As a recent convert to video making, I purchased a Samsung VP U10.  I am now keen to edit and add commentary, background music, etc.  Whilst in Singapore I purchased a Sony RM-E33F Video Editing Controller only to find that it is not compatible with my camera, which is only capable of infra-red remote control. 

 

However, I do have a VCR which is capable of remote control, via a wire and would, I suspect, be capable of operation by the editor.  This is in addition to my current VCR which would of course be required as the recorder of the edited version.  I appreciate that this arrangement would require the 8mm original to be transferred to VHS prior to editing.  The wire controlled VCR is currently unserviceable and would cost £45 to repair: can you confirm that the Sony editor would control the VCR which is a Saisho and is it worth spending that money on a repair which would improve my copying options in addition to the editing facility?

J. Taylor, Bedford

 

Even though you forgot to include the model number I’m fairly confident that no Saisho VCR has ever been fitted with a Control L/LANC editing terminal, the type that would be compatible with your Sony edit controller. The wired remote control socket you describe is simply that, and not the kind of two-way data bus that is required for automatic assemble editing, by an external controller. I’m also of the opinion that £45 is a lot to spend on repairing a Saisho VCR, and depending on its vintage, may actually be more than it’s worth. There’s no simple solution to your problem, other than persevere with manual editing, or think about buying a new camcorder, with a Control L facility.

 

CRASH AVOIDANCE

At present I own a Canon UC8 Hi, Toshiba television with S-VHS input terminals and a Ferguson FV321 VCR.  Until now I have contended with ‘crash’ editing and have ended up with fairly acceptable results. 

 

I am considering updating my VCR to a Panasonic NV HS900 and also purchasing a Vivanco VCR5034 editor.  Could you please advise me as to whether my suggested system would be compatible.  Or maybe you could suggest another suitable set-up.  Being a pensioner I have to get it right first time around.  Also living out in the sticks advice from high quality retail outlets is not available locally. 

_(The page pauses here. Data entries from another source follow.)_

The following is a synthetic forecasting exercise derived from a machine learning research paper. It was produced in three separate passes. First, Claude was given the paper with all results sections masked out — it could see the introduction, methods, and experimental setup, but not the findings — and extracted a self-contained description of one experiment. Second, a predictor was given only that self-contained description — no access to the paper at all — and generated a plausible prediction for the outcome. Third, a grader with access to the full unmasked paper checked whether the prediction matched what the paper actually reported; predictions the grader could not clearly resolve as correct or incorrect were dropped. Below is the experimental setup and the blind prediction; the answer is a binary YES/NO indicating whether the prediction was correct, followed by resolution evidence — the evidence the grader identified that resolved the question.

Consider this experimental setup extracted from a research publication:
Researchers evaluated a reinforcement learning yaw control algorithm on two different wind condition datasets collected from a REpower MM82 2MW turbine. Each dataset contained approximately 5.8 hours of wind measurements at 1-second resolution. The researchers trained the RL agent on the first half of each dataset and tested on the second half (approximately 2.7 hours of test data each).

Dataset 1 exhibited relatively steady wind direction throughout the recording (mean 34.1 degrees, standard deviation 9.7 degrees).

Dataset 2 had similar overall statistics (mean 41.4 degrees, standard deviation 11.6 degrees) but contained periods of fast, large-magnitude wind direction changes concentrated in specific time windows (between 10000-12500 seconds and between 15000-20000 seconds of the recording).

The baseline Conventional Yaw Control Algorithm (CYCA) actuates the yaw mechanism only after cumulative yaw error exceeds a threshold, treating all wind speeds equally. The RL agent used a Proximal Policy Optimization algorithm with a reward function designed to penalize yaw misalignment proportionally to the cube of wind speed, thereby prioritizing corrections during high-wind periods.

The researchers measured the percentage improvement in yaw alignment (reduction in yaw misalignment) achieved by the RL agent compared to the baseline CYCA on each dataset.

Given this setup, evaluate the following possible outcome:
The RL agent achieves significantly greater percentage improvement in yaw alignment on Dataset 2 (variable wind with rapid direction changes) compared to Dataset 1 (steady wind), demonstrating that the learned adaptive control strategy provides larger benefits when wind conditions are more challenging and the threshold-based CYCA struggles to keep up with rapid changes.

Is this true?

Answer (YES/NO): YES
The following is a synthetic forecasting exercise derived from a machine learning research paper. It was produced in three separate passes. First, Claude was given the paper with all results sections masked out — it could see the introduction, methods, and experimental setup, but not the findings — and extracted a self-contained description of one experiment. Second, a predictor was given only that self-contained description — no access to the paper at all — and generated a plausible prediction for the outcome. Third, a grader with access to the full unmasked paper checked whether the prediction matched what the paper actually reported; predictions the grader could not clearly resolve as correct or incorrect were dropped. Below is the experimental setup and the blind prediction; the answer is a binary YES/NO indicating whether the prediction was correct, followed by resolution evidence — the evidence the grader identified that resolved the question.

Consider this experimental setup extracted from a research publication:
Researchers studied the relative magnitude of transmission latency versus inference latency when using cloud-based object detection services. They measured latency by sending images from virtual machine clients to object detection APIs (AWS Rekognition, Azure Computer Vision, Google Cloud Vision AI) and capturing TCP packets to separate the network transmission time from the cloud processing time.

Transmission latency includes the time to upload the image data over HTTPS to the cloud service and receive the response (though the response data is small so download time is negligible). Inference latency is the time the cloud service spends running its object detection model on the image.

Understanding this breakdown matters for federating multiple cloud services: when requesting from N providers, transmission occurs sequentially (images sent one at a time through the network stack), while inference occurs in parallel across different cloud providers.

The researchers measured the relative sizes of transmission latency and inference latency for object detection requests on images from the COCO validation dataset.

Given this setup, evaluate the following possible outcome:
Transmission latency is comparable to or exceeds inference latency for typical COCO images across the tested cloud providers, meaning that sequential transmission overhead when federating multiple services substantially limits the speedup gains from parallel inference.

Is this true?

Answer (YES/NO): NO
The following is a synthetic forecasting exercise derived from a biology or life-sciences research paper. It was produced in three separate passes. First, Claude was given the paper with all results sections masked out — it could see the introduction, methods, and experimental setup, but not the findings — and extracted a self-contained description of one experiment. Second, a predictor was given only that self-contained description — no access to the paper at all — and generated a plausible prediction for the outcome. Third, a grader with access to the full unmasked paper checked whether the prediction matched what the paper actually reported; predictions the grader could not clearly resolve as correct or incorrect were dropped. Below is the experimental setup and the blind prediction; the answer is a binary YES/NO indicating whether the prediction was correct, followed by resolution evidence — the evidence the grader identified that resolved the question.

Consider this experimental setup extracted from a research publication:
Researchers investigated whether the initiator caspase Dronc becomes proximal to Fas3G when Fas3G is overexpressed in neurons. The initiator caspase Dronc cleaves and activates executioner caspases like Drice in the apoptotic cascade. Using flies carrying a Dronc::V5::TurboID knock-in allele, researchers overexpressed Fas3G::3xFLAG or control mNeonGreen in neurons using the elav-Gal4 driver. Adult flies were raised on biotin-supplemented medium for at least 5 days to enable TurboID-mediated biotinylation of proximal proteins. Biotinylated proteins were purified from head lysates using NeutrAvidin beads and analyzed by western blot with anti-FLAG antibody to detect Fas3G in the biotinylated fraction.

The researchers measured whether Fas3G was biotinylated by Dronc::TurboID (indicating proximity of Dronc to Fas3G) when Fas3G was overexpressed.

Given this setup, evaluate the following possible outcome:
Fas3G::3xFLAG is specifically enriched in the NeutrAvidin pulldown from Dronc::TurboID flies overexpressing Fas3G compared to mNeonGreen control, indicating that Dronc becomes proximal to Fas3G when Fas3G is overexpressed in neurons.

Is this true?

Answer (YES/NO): YES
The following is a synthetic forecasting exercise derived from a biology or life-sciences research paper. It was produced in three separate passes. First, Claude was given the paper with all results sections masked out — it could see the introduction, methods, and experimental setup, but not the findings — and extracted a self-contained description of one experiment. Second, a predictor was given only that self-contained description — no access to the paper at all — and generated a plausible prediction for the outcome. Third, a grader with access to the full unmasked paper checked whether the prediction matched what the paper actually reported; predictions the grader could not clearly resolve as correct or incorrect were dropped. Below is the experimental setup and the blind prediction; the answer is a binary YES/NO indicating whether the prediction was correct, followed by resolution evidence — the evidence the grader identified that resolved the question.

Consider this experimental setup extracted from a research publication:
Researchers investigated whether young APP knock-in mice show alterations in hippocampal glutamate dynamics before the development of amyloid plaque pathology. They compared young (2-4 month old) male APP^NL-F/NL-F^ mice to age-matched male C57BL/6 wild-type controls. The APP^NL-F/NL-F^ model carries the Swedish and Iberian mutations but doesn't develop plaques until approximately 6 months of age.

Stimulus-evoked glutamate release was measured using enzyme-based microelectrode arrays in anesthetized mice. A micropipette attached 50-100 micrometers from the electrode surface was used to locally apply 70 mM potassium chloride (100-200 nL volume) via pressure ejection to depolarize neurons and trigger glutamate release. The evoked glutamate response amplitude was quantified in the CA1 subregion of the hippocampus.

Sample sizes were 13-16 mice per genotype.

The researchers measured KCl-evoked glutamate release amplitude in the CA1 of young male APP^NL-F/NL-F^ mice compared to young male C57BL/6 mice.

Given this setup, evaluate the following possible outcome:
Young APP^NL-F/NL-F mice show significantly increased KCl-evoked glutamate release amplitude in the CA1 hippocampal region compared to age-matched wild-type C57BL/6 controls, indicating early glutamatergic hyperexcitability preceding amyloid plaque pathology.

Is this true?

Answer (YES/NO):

T. Jowls, Gatehouse of Fleet, Kirkcudbrightshire

 

The Vivanco 5034 is a fine controller, it has a good combination of useful facilities, and it will work perfectly well with your camcorder and chosen VCR. It might be a tad over qualified though, if you’re only going to be using it for occasional small-scale productions. There’s quite a few cheaper controllers on the market, like the Bandridge Montage, IQ Studio, Hama Easy Cut etc., that sell for under £200.

 

VCR VARIETY

I bought my first camcorder, a Canon UC 2000, and am now looking towards some form of editing system. I started to consider a mid-range edit controller, then noticed that some VCRs have editing facilities.  As I’m thinking of replacing my Ferguson Videostar would buying one of these VCRs be the best route to take?

M. Harris, Amersham, Bucks

 

The word ‘editing’ is used rather loosely by some VCR manufacturers, it can mean a lot of things. Unfortunately few, if any of them are of immediate interest  to you, unless you have around £1000 to spare. What you need is an edit controller, a device that can operate your camcorder, to replay selected scenes, and at the same time control the record-pause function on a VCR. Your camcorder can be controlled via its LANC/Control L editing terminal but to date only one VCR, the  mighty Panasonic NV-HS1000, (still available for around £1000), has a built-in Control L compatible edit controller. Other machines, with on-board edit controllers have come and gone. They can only control themselves though, replaying selected scenes, whilst at the same time operating a second VCR. Clearly this would only be of use to you, if you copied your 8mm recordings to VHS first. However, your final edited tape would be a third-generation copy, which would end up looking a bit whiskery. Forget VCRs with so-called editing facilities, get a decent controller, there’s plenty around that would suit your particular set-up, selling from around £150 upwards.

 

NATIONAL ASSET

I have recently acquired a National  NV-M7EN VHS camcorder.  However, I haven’t got a user handbook.  Can you tell me where I may purchase one?

 

T. Routliff, Bridgend, Mid Glamorgan

 

Panasonic are better known as National Panasonic or simply National in many other countries around the world, and the machine you’ve brought is similar to the NV-M7 sold in this country, from mid 1988 onwards. The ‘EN’ in the model number indicates that the machine was intended for the Middle Eastern market, which suggests it is a PAL model. That means you can connect it to a British TV using an AV lead, and play back tapes on UK VHS video recorders, but the RF converter probably doesn’t work. All other functions, however, should be the same as the UK model.

 

Instruction books for the NV-M7, and spares for most other Panasonic and Pioneer products are available from SEME Ltd, who can be contacted on (01280) 823523. One for this particular model will cost you £6.77, including post and packing.

 

BATTERY BENEFITS

I am a  newcomer to camcorders and I should like an answer to the following:  as with most hobbies, I presume that there is a ‘closed season’ during the winter when apart from weddings and birthdays, it goes a little slack.  What about the batteries?  Obviously they are put in  a dry place wrapped in cellophane bags, but is there a hard and fast rule as to their charge and storage?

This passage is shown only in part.